> _Description of the task_:
In the forum thread about carving foam pumpkins, transcribe everything from "One thing I" down to "are a challenge.".

> _Passage provided_:
# Funkin carving tools



## Fester (Sep 17, 2006)

I have been doing Pumpkin Master desings for about 10 years now on real pumpkins and have always wanted to take the dive into foam pumpkins. I picked up a few of both the Micheals and Funkins to see which I like better. I like the variety of the Funkins ( love the Freak) but they looks harder to work with and sounds like they chip easier. I had done some looking at Zombie Pumpkins, had some good tips. 

My main question is will the Versatool type tools work on the Funkins? It sounds like the hot knife works very well on the thinner Michaels pumpkins, but no report on if it works on the Funkins. :jol:


----------



## Fester (Sep 17, 2006)

I was in JoAnns today and went ahead and picked up a hot knife. It was 19.99, but a %40 off coupon helped. I went ahead and did a Micheals pumpkin and it cuts like butter. Even curves are pretty easy if I turn the pumpkin and not the knife. I made a couple of test cuts on the Funkin as well as some FCPO bones and Big Lots foam skulls and again, it cruise through. I am curious if the knife has enough power to handle the cuts on the Funkin without too much heat up time in between cuts.


----------



## Severin (Aug 5, 2007)

I wished I saw this thread sooner. I never thought to use a hot knife. I used my pumpkin master tools on both Michaels and Funkins. I definitely preferred the Funkins. The foam is more rigid while Michaels are spongier. This made the tools dull and left a ragged edge. It was also much harder to cut.

The first pic is Funkin, the second a Michaels pumpkin. They both came out fine.

http://i208.photobucket.com/albums/bb269/_Severin_/pump1.jpg

http://i208.photobucket.com/albums/bb269/_Severin_/pump2.jpg

Also, on the Michael's pumpkins, there is a thick foam lump going horizontal around the middle of the pumpkin. I guess this is where it was joined. The Funkins don't seem to have this. I just wish they were cheaper.


----------



## aznraverkid (Oct 10, 2007)

You can CUT into these things? omg! I didn't know that until now! I was at Michaels a few days ago and I saw these pumpkins and thought, okay, they're just light weight pumpkins, very boring... I hadn't thought you could actually cut into them!!! I'm going to have to go there tomorrow to grab some!


----------



## Fester (Sep 17, 2006)

Between the two I much prefer the Funkins. I did 1 Micheals and 2 Funkins yesterday. After a little practice I was able to carve the last pumpkin in less than 15 minutes, about 30 including attaching the stencil and pattern transfer. I tried to use a saw, but after only getting as far as cutting the bottom hole out of the Michaels pumpkin I went and got the hot knife. 

I read on Zombie Pumpkins that some folks are using an electric drill with a wire brush to remove the horizontal band in the Michaels, but I think I am just going to put some tracing paper behind the design to cover the inside.

One thing I found was that the paint on the Funkins (looks to be latex) will peel back from the edge of the cut if the knife gets too hot. That and tight radius turns are a challenge.


----------

> _Record extracts_:
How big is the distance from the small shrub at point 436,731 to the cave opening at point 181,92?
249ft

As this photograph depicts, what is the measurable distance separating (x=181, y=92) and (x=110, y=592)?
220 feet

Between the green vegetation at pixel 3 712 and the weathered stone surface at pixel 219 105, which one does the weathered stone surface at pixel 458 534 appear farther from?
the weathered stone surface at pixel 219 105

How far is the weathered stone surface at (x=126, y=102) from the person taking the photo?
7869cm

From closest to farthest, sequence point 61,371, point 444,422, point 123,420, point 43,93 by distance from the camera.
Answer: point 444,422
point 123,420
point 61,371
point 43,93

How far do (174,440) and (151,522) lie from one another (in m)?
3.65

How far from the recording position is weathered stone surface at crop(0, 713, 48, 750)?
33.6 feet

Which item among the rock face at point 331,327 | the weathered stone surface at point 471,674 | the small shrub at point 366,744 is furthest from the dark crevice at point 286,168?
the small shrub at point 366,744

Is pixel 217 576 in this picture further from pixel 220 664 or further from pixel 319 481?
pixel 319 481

...

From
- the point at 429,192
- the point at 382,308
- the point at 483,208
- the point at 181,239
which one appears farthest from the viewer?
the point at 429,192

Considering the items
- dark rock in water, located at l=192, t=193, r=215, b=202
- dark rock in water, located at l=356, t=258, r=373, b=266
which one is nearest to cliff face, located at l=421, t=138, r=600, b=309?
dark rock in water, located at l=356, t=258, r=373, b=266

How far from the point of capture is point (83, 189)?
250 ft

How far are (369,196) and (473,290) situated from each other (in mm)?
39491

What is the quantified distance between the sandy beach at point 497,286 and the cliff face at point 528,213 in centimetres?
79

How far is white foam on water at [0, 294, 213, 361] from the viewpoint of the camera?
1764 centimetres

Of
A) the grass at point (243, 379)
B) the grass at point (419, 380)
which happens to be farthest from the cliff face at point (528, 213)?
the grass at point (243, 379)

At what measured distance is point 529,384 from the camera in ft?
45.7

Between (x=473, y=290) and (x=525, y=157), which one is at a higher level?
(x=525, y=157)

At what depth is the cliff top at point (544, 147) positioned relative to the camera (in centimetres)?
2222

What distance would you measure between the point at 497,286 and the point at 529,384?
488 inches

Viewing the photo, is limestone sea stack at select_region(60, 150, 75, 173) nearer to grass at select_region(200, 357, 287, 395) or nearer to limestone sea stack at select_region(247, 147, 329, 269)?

> _Result of the task_:
One thing I found was that the paint on the Funkins (looks to be latex) will peel back from the edge of the cut if the knife gets too hot. That and tight radius turns are a challenge.